- Adjusted earnings per share of $1.22 in line with analysts
- Average profit on prescriptions processed fell 8 percent
Express Scripts Holding Co. reported first-quarter earnings that met analysts’ estimates, as the number of prescriptions processed by the drug benefits manager rose.
Profit excluding one-time items was $1.22 a share, St. Louis-based Express Scripts said Monday in a statement. Adjusted prescription claims increased 5.2 percent to 323.5 million.
The shares fell less than 1 percent to $73.35 at 11:23 a.m. in New York. Express Scripts has slumped about 16 percent this year through Monday’s close amid a dispute with its biggest customer, Anthem Inc.
Anthem, the No. 2 U.S. health insurer by membership, says it’s being overcharged by Express Scripts by billions of dollars a year. Anthem filed a lawsuit last month, asking for the option to end its relationship with Express Scripts. In a countersuit filed last week, Express Scripts said it doesn’t owe the health insurer any price reductions under their current contract, which goes through 2019, and accused Anthem of failing to negotiate in good faith.
Express Scripts told investors on Tuesday that it would like to continue working with Anthem, and that it thinks it’s Anthem’s best option for pharmacy-benefits management.
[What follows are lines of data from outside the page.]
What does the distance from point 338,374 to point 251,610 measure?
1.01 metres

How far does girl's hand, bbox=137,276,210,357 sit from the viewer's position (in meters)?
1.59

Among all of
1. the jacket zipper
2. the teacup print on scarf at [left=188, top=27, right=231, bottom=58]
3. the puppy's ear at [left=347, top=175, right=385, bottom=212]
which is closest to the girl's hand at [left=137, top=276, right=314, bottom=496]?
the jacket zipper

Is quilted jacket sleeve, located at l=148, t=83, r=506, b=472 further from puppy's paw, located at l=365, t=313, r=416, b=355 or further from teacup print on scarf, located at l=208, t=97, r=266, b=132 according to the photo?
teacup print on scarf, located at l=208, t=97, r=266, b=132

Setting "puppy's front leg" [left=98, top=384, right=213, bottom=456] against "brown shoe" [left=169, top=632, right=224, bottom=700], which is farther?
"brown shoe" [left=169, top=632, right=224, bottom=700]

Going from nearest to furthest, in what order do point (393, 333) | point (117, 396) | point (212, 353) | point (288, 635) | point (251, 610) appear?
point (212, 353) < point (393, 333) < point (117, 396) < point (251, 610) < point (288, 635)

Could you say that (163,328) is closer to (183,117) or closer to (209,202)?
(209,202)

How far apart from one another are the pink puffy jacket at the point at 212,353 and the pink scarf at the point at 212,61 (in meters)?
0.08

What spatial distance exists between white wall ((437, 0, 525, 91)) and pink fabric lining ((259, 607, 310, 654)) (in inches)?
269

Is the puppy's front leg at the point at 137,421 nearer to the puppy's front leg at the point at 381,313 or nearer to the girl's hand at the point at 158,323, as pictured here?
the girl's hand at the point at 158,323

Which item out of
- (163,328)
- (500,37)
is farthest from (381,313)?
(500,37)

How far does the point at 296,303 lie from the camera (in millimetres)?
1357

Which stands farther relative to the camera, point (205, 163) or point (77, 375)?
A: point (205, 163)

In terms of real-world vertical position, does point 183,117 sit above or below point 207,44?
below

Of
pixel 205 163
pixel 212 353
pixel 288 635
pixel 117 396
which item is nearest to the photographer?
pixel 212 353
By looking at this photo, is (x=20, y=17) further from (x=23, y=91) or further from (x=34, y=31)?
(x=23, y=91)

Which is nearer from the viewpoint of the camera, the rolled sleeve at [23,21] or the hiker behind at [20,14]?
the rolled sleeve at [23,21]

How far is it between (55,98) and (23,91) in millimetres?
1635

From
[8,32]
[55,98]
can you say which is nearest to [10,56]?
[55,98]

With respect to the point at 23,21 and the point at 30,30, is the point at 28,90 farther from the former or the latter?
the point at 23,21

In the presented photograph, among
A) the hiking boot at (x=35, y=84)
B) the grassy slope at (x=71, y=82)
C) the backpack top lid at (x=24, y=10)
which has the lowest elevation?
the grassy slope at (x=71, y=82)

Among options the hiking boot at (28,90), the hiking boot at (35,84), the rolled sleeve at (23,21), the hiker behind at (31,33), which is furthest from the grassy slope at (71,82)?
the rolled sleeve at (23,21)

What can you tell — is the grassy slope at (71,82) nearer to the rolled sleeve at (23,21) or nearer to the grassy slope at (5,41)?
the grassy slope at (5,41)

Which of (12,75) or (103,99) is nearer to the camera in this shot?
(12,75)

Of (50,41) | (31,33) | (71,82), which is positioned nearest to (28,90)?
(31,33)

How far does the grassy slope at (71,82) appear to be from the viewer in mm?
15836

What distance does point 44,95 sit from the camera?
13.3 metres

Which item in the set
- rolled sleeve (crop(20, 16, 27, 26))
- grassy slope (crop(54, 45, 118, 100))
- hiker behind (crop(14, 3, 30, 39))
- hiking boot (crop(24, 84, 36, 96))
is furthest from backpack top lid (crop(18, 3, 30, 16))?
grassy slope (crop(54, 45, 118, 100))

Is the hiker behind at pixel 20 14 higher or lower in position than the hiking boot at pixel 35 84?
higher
Express Scripts said yesterday that it made an accounting change because it now sees a higher likelihood of its agreement with Anthem not being renewed, or being renewed on “substantially different terms.”
Express Scripts said the average profit on each prescription the company processed fell from a year ago, with Ebitda per adjusted claim falling 8.3 percent to $4.51 from $4.92 a year earlier. Ebitda refers to earnings before interest, taxes, depreciation, and amortization. First-quarter net income rose to $526.1 million, or 81 cents a share, from $441.1 million, or 60 cents a share, a year earlier.
Employers and other customers pay Express Scripts to keep the cost of drugs by down by switching patients to generics versions of medicines, and by pitting manufacturers of brand drugs against each other to get on the company’s list of covered drugs.
More from the company statement:
- The company raised its 2016 adjusted earnings forecast to $6.31 to $6.43 a share, from the previously announced range of $6.10 to $6.28 a share.
- Express Scripts forecast second-quarter adjusted diluted earnings per share of $1.55 to $1.59.
- Revenue fell 0.4 percent to $24.8 billion.